▶ [Exercise goal]:
In the listing below, the lines starting at the line with "På campingen finns" and ending at the line with "yoga sur la nature photo" are to be output verbatim. Images stay out of the copy.

── Information given

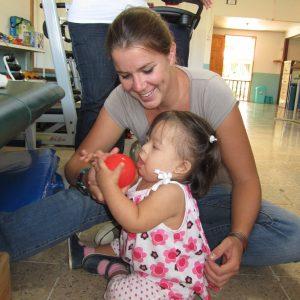 Mirthe fysiotherapie op Galapagos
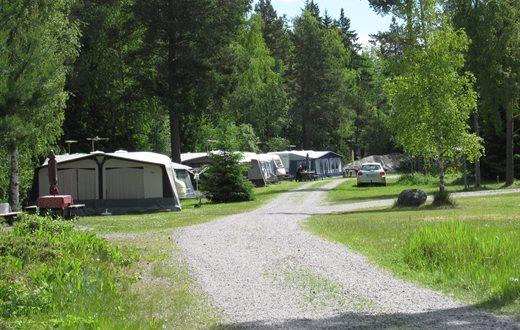 På campingen finns drygt 60 platser för husvagnar samt tre stugor och 20 tältplatser. Foto: Upplandsstiftelsen.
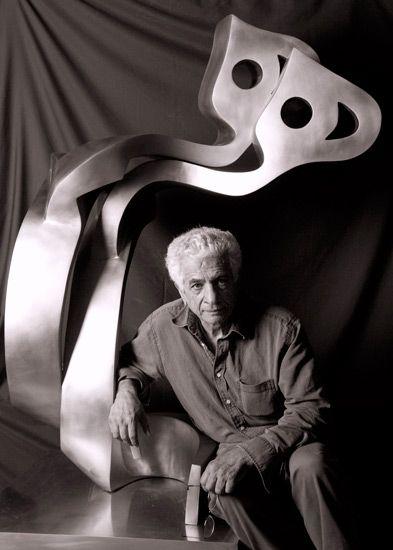Parviz Tanavoli-Iranian Sculptor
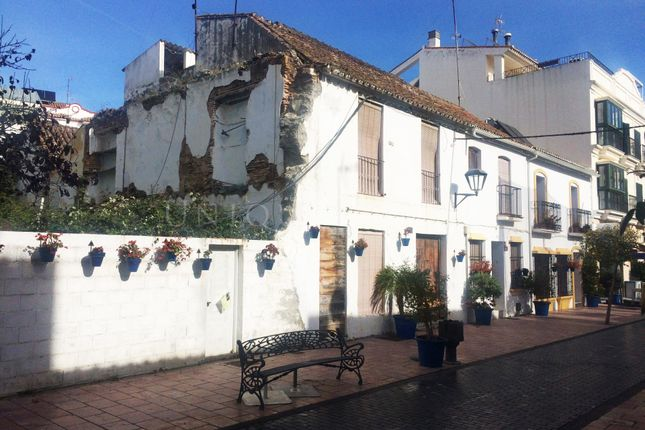 Thumbnail Hotel/guest house for sale in Estepona, 29680, Spain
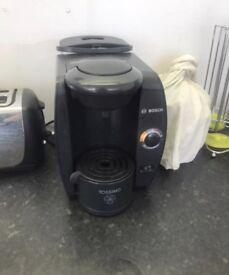 Bosch Tassimo pod coffee maker machine Americano espresso latte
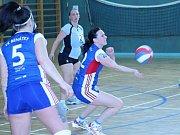 Rakovnické volejbalistky porazily ve finálové skupině krajského přeboru I. třídy Benátky nad Jizerou 3:0 a 3:1.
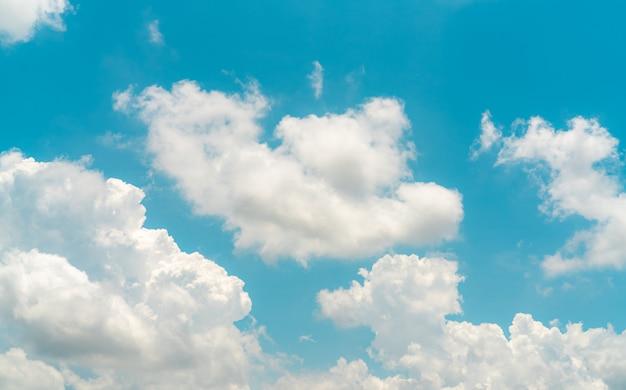 青い空に白いふわふわの雲。綿のようなやわらかな肌触り。白いふくらんでいる雲景。自然の美しさ。クローズアップ白い積雲雲テクスチャ背景。晴れた日の空。真っ白な雲。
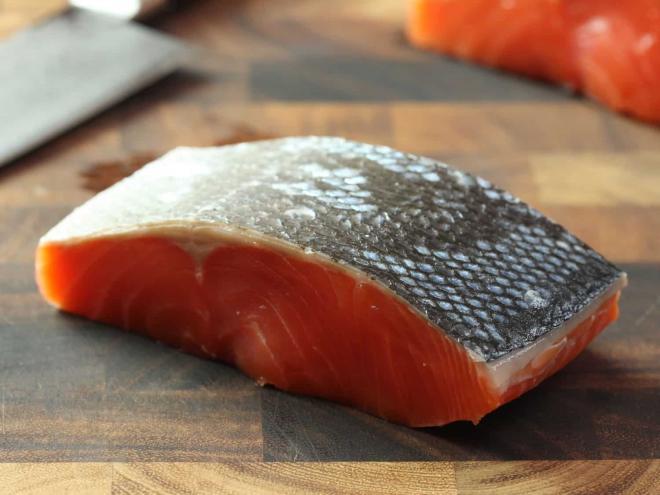 5. ikan salmon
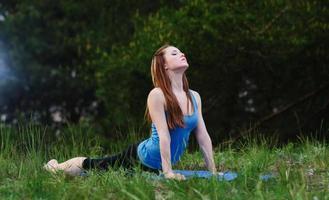 yoga sur la nature photo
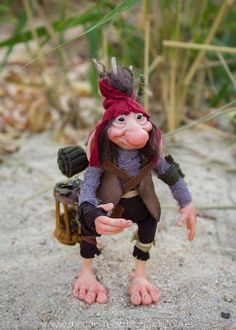 MYTHICAL CREATURE from the Deep Forest. Fairies and Goblins  Handmade. Ooak Doll. criatura fantástica por GoblinsLab. Criaturas Mágicas de Fantasía hechas a mano, por el artista plástico Moisés Espino. The Goblin´s Lab. Madrid, España. Criaturas de leyenda 100% hechas a mano y alimentadas en casa. Duendes, Hadas, Trolls, Goblins, Brownies, Fairies, Elfs, Gnomes, Pixies....  *Links:  http://thegoblinslab.blogspot.com.es/ https://www.etsy.com/shop/GoblinsLab http://goblinslab.deviantart.com/
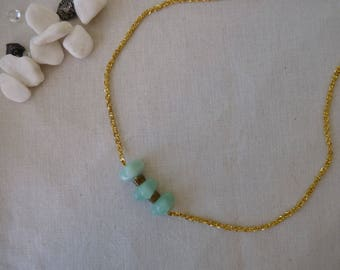 Necklace turquoise beads and gold chain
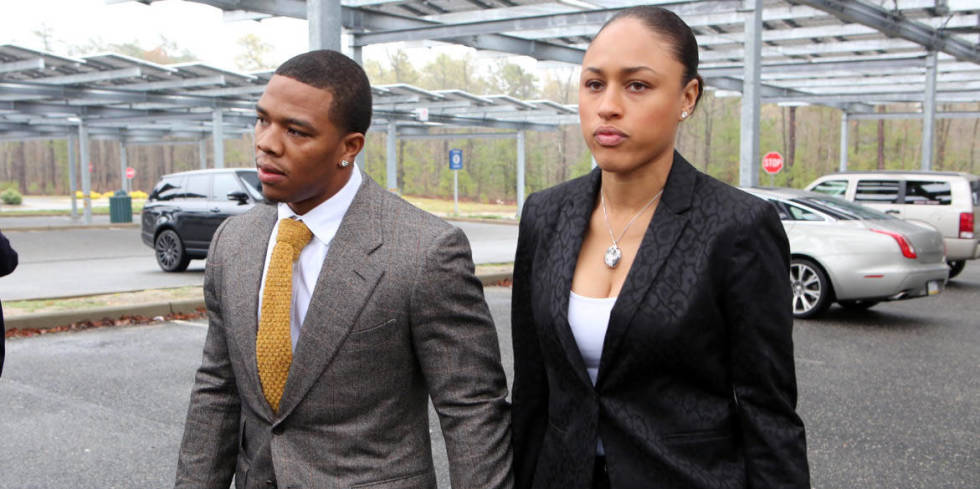 Woah. Newly released sercurity-camera footage shows aftermath of Ray Rice elevator assault :/ http://t.co/KJx3BXezGM http://t.co/Gs2unewnO9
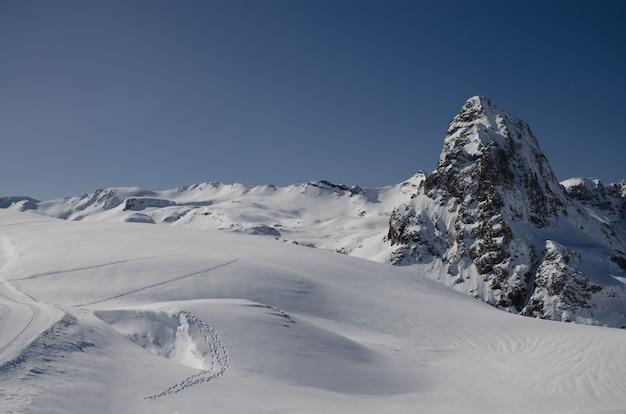 Захватывающий зимний пейзаж природы, удивительный снежный горный вид.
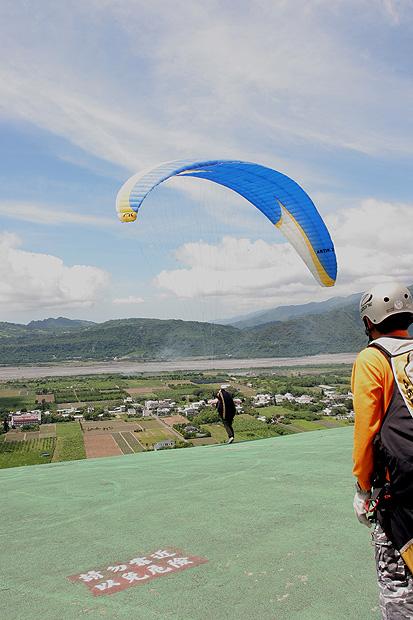 飛行傘隨拍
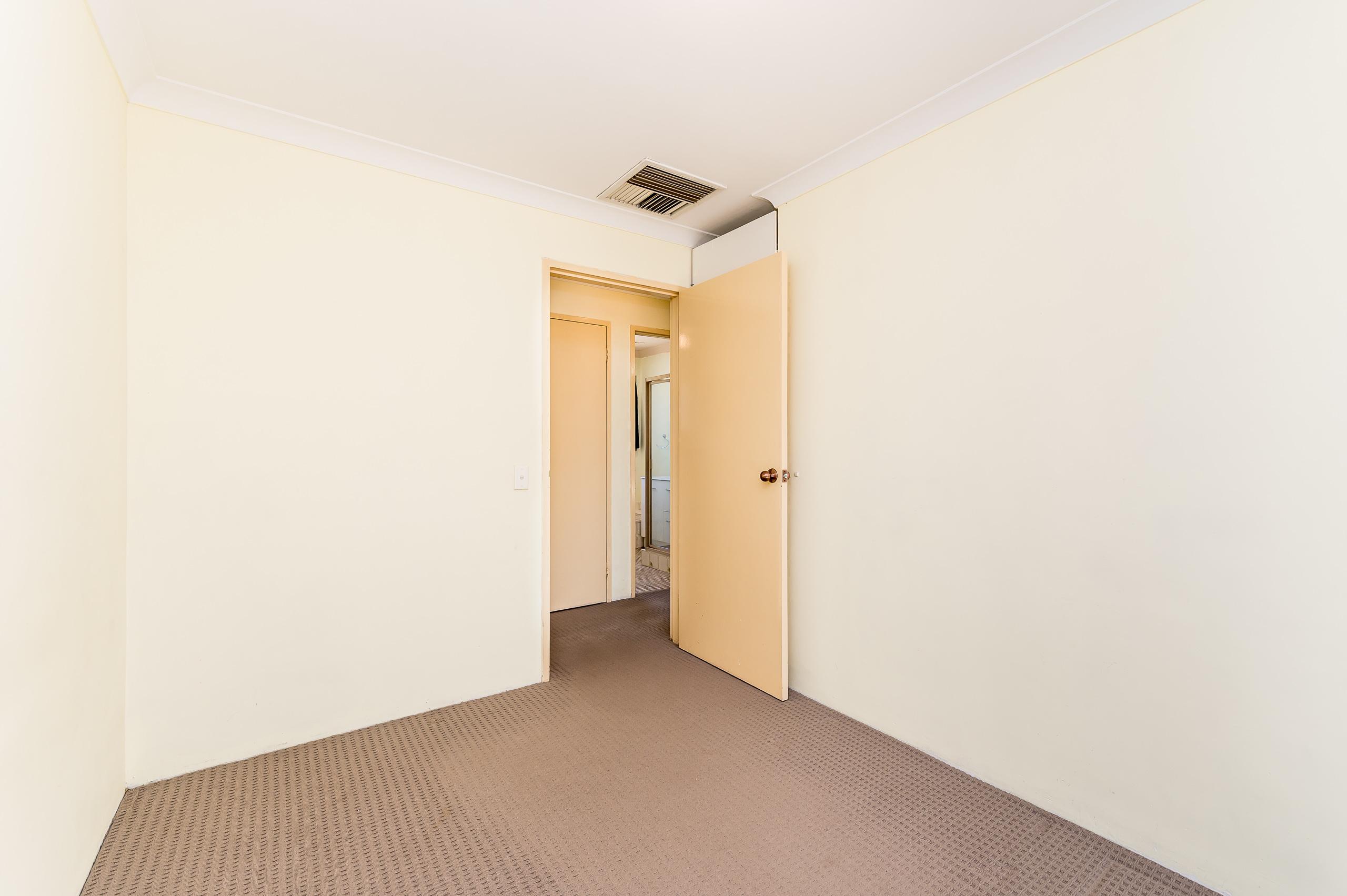 https://propertyphotos.vaultre.com.au/835/19364670__1614069665-9599-89AHopeAvenueSalterPoint-9.jpg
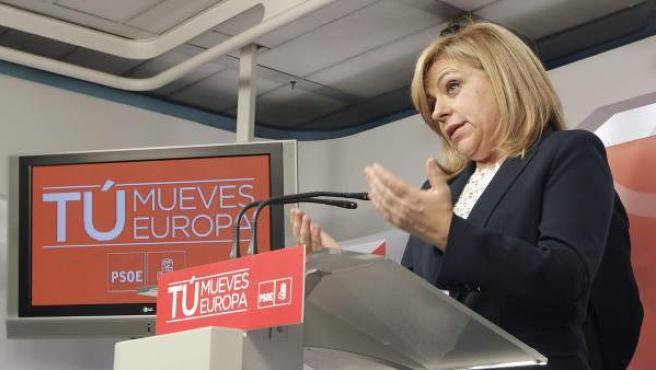 La candidata socialista Elena Valenciano durante su comparecencia en la sede del partido, en Madrid, tras conocer los resultados de las elecciones al Parlamento Europeo.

────

▶ [Written answer]:
 På campingen finns drygt 60 platser för husvagnar samt tre stugor och 20 tältplatser. Foto: Upplandsstiftelsen.
Parviz Tanavoli-Iranian Sculptor
 Thumbnail Hotel/guest house for sale in Estepona, 29680, Spain
 Bosch Tassimo pod coffee maker machine Americano espresso latte
 Rakovnické volejbalistky porazily ve finálové skupině krajského přeboru I. třídy Benátky nad Jizerou 3:0 a 3:1.
 青い空に白いふわふわの雲。綿のようなやわらかな肌触り。白いふくらんでいる雲景。自然の美しさ。クローズアップ白い積雲雲テクスチャ背景。晴れた日の空。真っ白な雲。
 5. ikan salmon
 yoga sur la nature photo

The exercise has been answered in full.